これにより、高い使用周波数(例えば、5.8GHz帯)で動作するETC車載器を利用して車両の測位を行なうことができるともに、周波数が高い電波の位相回転を計数することなく、低い周波数(例えば、2MHz)により安定して車両の位置を測位できる。
【0019】
また、本発明の車両測位システムは、前記各受信局の位相差測定部に対し、位相基準を固定するための1つの基準位相を発振器により提供し、前記各受信局の位相差測定部においては前記基準位相を基に前記2つの周波数スペクトルの差の周波数成分の位相差を測定するように構成されたこと、を特徴とする。
上記構成からなる本発明の車両測位システムでは、各受信局の位相差測定部に対して1つの基準位相を提供し、位相差測定部では、この基準位相を基に2つの周波数スペクトルの差の周波数成分の位相差を測定する。

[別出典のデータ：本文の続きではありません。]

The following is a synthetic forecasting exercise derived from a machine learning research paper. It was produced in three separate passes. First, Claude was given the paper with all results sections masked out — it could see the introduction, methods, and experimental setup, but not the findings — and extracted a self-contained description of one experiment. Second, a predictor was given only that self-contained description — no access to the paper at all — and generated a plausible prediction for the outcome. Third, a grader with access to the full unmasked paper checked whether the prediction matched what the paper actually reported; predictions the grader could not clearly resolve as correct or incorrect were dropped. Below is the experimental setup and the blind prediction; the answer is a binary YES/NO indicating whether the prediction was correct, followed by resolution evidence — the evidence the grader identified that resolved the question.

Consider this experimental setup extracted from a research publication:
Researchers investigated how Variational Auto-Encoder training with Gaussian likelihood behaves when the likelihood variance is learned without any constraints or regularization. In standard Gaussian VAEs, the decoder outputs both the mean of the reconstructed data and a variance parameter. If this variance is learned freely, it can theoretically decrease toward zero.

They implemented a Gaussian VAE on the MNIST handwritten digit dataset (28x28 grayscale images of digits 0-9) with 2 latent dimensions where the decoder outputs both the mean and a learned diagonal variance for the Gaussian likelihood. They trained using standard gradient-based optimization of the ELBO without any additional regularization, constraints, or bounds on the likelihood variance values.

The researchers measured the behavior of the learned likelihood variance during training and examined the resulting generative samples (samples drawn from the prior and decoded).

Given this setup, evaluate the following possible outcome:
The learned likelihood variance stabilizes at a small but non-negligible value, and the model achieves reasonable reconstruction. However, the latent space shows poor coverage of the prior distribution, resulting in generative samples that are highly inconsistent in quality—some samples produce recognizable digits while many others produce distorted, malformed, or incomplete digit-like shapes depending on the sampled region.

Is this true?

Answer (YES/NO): NO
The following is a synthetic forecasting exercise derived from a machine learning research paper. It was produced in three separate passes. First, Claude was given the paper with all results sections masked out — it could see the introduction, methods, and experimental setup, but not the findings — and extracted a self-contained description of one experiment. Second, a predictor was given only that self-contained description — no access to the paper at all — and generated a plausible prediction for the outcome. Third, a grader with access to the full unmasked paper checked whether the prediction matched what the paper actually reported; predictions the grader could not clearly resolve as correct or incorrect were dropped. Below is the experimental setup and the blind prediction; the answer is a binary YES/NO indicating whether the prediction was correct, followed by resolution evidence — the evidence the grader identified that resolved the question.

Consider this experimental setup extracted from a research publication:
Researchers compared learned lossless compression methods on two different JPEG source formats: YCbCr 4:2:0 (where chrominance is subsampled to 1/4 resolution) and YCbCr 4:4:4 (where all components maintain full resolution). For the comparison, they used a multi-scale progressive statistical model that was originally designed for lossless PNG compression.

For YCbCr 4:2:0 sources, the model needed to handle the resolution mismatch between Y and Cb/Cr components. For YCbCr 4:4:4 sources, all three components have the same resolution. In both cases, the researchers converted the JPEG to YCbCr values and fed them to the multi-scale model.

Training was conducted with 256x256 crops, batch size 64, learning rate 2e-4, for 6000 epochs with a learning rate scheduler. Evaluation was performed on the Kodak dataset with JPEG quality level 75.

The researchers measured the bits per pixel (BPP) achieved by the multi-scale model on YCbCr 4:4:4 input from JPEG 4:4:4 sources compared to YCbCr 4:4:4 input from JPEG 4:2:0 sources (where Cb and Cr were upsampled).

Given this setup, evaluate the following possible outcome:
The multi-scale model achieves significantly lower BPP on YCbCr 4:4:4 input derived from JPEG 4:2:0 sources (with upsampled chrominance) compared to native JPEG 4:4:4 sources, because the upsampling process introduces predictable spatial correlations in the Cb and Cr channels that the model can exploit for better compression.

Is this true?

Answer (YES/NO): NO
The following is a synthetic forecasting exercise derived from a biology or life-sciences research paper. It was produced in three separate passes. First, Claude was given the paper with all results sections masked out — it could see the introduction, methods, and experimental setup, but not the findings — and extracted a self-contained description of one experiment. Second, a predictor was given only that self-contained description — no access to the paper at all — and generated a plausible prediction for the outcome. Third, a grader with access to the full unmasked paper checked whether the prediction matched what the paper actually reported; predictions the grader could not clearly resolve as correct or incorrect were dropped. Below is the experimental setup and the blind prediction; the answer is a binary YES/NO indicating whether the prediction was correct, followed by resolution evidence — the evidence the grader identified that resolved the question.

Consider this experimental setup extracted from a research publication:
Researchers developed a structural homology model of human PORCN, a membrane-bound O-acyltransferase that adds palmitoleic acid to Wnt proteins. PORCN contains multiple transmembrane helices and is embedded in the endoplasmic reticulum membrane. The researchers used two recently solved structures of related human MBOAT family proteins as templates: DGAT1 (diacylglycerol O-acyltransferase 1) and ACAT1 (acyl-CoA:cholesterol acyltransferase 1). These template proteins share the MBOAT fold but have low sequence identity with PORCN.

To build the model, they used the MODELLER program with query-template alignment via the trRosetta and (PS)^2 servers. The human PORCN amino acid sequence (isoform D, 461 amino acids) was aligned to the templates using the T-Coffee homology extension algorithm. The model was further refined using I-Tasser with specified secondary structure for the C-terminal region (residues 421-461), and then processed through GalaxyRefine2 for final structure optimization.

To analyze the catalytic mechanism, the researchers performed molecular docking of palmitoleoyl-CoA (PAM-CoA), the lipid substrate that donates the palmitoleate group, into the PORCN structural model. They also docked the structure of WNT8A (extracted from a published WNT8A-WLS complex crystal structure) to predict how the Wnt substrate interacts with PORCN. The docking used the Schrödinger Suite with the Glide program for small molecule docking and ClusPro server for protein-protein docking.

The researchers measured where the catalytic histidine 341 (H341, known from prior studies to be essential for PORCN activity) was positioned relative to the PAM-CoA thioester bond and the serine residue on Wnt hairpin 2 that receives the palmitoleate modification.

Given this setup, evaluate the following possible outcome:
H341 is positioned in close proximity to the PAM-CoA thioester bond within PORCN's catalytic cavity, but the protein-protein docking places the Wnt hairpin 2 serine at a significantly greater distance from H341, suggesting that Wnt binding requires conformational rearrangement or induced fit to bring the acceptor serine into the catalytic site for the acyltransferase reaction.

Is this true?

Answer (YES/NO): NO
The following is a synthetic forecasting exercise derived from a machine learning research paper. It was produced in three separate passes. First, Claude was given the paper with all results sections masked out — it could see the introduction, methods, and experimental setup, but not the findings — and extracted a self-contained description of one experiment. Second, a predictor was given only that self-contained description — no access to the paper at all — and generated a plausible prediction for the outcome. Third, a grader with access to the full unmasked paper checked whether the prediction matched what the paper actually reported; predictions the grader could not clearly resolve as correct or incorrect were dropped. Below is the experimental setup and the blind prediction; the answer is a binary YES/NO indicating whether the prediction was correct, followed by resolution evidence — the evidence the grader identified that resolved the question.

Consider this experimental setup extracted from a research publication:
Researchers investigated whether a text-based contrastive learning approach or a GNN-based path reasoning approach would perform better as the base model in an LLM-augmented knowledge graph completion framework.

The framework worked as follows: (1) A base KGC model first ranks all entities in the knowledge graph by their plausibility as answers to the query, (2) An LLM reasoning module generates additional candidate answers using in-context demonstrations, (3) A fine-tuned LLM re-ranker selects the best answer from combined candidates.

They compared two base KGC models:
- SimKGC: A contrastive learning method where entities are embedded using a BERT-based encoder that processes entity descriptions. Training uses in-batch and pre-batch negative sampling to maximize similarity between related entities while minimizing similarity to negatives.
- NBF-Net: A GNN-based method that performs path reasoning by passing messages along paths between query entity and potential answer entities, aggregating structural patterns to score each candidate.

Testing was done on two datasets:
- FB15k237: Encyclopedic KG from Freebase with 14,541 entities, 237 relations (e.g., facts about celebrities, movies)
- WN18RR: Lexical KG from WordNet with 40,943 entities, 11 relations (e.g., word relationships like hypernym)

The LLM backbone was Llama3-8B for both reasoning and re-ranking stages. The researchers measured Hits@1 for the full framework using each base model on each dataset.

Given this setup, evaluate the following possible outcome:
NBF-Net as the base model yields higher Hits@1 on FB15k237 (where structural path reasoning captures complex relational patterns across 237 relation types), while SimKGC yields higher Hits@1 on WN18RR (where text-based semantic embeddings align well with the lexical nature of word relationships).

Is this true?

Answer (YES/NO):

これにより、各受信局の位相差測定部に共通の基準位相を与えることができる。このため、各受信局により測定される位相差の信号に整合性を持たせることができる。
【0020】
また、本発明の車庫システムは、予め登録されたETC車載器を搭載した車両を識別して入口のゲートの開閉を行なうと共に、前記ETC車載器から発信される電波を駐車場内の少なくとも3箇所の異なる場所に設置された受信局により受信し、前記ETC車載器を搭載した車両の位置を測位する車庫システムであって、前記ETC車載器は、ETC車載器の通信周波数帯のキャリア波を振幅変調し、測位に供する2つの周波数スペクトルを含む信号を生成して電波により送信する測位信号送信手段を、備え、前記各受信局は、前記ETC車載器から前記2つの周波数スペクトルの信号を含む電波を受信し、受信した電波の信号から前記2つの周波数スペクトルの差の周波数成分の位相差を測定する位相差測定手段を、を備えると共に、前記車庫システム内の車庫制御装置には、予め契約した許可車両のETC車載器の車載器IDをデータベースに登録する車載器ID登録手段と、前記ゲートに接近した車両に搭載されたETC車載器の車載器IDを読み取る入口側車載器ID読取手段と、前記入口側車載器ID読取手段により読み取った車載器IDが前記データベースに登録された許可車両の車載器IDであるかどうかを判定する入口側車載器ID判定手段と、前記入口側車載器ID判定手段により許可車両の車載器IDであると判定された場合に、前記入口のゲートを開放するゲート開放手段と、前記各受信局の位相差測定手段により測定された位相差の信号を基に、前記ETC車載器と前記各受信局との間の距離を算出し、前記ETC車載器を搭載した車両の位置を測位する位置演算手段と、前記位置演算手段により測位された車両の位置が所定の時間継続して変化しない場合に、当該車両が駐車したと判定する車両駐車判定手段と、を備えることを特徴とする。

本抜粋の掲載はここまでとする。